• Question: how big is a comet

    Asked by chantalle to Ed, Katie, Sam, Steve, Vera on 21 Jun 2011.
    • Photo: Sam Tazzyman

      Sam Tazzyman answered on 21 Jun 2011:


      I don’t know this at all, but Wikipedia says comets “range from about 100 meters to more than 40 kilometres across”.

    • Photo: Katie Marriott

      Katie Marriott answered on 21 Jun 2011:


      Comets can range from anything from the size of a golf ball to something bigger than the UK.

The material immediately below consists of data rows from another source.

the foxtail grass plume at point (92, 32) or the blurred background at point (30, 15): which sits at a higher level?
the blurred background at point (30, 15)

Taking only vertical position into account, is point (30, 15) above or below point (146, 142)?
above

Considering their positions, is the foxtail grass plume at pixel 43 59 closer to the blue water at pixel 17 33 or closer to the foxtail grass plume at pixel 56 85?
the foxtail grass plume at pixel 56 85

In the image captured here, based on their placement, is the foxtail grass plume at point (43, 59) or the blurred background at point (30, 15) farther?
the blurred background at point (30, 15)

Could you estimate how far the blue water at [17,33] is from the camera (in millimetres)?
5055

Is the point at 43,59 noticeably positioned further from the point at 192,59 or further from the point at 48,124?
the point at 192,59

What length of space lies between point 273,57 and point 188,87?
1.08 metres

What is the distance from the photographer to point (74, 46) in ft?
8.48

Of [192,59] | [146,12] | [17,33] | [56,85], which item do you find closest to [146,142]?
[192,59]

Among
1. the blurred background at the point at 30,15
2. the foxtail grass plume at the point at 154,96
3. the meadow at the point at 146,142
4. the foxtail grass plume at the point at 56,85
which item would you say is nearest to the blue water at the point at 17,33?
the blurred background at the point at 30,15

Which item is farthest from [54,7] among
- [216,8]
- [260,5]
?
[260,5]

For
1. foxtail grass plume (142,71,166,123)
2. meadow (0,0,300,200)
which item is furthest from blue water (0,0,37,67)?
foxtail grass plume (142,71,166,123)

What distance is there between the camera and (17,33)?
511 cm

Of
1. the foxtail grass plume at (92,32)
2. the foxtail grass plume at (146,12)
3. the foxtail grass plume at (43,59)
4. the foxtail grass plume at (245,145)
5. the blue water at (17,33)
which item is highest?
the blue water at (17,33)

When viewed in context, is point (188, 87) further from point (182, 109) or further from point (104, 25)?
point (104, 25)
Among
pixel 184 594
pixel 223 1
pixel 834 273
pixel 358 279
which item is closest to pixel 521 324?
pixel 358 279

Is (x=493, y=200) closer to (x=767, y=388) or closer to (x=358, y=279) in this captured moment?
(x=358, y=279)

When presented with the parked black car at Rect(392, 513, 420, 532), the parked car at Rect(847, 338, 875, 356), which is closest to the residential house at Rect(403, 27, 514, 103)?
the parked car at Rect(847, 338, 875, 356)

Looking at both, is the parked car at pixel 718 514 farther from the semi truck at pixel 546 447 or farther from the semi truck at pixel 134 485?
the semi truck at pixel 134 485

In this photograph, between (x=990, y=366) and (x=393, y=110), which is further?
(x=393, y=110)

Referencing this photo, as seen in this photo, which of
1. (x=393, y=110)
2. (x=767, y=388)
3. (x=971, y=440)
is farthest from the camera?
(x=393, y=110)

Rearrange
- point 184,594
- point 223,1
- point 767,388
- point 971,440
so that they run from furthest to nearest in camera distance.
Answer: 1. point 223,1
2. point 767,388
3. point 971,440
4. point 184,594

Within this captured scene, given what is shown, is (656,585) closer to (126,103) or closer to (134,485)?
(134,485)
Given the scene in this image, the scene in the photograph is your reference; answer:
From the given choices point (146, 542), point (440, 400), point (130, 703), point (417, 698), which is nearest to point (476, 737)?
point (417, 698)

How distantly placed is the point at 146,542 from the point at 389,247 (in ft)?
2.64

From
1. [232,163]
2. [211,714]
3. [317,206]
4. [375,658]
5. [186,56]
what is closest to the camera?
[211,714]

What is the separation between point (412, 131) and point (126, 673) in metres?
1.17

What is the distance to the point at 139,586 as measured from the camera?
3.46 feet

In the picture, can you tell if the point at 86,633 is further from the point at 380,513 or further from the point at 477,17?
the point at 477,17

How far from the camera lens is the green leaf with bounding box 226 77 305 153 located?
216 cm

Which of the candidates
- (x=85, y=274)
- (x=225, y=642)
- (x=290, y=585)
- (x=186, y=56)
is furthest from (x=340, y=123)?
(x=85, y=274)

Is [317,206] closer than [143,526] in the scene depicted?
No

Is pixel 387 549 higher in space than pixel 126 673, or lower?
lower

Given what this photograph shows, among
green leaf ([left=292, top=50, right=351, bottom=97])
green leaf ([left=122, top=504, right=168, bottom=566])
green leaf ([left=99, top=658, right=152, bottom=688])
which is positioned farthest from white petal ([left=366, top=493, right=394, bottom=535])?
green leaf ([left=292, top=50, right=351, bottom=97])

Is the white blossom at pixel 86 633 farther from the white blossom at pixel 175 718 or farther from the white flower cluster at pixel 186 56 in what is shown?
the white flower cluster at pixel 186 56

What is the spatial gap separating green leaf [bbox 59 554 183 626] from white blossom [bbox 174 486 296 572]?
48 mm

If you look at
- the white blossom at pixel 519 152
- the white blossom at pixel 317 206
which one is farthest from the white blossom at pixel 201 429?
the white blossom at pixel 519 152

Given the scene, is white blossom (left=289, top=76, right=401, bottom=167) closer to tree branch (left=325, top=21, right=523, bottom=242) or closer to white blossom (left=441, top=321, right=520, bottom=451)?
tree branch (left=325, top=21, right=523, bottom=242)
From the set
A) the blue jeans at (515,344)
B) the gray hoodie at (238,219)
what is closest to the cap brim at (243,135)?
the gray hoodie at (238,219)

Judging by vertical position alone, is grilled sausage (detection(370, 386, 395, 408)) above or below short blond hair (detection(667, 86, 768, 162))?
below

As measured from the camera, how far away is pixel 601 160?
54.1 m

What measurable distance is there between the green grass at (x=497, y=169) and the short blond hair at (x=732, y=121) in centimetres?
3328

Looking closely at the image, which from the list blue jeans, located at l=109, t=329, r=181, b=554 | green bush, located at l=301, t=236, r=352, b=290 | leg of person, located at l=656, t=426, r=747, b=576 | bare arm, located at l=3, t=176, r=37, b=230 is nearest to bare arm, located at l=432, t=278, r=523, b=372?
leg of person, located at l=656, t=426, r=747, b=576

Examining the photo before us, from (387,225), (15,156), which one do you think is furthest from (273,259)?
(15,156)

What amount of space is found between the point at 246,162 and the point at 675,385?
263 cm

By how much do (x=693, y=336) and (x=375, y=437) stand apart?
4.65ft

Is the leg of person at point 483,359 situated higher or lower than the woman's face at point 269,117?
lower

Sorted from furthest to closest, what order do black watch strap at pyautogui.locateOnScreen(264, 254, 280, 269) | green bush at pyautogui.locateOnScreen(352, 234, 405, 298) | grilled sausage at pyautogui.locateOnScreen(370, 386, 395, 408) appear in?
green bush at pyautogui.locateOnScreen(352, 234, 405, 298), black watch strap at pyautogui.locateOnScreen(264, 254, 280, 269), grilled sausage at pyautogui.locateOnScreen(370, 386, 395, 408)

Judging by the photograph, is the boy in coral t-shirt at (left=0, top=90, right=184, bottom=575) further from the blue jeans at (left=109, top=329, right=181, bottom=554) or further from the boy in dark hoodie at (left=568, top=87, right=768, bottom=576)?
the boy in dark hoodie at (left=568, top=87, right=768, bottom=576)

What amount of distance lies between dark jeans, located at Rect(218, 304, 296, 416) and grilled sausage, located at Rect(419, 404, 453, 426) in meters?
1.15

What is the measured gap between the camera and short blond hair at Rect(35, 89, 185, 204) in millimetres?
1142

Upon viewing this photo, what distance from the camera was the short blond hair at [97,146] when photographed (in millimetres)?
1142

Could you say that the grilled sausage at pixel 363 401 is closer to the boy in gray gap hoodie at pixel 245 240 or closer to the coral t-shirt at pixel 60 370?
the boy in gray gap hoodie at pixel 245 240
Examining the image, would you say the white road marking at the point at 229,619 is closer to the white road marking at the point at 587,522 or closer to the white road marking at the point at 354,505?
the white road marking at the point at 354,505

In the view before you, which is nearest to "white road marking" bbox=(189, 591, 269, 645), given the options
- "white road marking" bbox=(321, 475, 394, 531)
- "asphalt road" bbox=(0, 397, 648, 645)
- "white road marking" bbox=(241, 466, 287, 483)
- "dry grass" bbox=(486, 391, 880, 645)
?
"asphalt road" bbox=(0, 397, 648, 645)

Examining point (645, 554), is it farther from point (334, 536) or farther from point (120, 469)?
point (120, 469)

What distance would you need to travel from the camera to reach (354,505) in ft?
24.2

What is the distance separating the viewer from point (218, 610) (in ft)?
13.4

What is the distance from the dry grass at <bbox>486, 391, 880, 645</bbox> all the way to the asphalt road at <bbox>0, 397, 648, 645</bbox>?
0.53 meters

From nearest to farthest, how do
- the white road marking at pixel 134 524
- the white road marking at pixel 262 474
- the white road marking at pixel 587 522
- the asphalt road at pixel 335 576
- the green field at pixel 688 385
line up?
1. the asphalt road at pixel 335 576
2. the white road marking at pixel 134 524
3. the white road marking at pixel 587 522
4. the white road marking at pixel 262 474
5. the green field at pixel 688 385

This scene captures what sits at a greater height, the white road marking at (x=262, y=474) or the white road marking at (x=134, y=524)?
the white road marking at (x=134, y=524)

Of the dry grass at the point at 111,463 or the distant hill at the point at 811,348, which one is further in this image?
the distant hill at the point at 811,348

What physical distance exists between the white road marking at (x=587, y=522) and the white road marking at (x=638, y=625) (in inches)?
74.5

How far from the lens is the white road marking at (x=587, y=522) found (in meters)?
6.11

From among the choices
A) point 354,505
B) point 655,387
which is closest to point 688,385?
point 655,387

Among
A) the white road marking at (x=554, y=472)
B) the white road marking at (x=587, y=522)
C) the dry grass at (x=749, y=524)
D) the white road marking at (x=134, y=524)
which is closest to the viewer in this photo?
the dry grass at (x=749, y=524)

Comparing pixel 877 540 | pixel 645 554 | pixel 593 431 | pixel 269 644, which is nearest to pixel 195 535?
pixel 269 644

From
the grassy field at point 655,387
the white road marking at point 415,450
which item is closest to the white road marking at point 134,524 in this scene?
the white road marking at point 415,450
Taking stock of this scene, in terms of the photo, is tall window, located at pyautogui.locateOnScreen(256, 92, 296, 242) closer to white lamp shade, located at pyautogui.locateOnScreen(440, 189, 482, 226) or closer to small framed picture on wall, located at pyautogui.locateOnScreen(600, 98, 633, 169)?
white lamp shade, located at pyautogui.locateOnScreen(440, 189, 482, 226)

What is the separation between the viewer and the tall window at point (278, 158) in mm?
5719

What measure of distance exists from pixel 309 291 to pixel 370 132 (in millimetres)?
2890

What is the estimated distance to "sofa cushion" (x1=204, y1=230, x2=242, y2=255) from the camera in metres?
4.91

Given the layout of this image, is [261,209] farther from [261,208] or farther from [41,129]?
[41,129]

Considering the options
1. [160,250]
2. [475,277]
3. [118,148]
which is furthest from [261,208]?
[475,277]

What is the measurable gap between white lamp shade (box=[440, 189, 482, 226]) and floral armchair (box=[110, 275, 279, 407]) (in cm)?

    • Photo: Vera Weisbecker

      Vera Weisbecker answered on 21 Jun 2011:


      Comets are just anything that hurtles through space, right? So there shouldn’t be a size limit?

    • Photo: Steven Daly

      Steven Daly answered on 21 Jun 2011:


      Comets are basically big dirty snowballs, mostly made of ice. They mostly come from something called the Oort cloud which surrounds our solar system. As has been said they can be pretty much any size, but they tend not to be much more than 100 km across. As they pass close to the sun they lose mass – that is what we see in their tail – and get smaller. Eventually they will be all gone.

      The debris that is int he tail of a comet is actually what causes meteor showers too.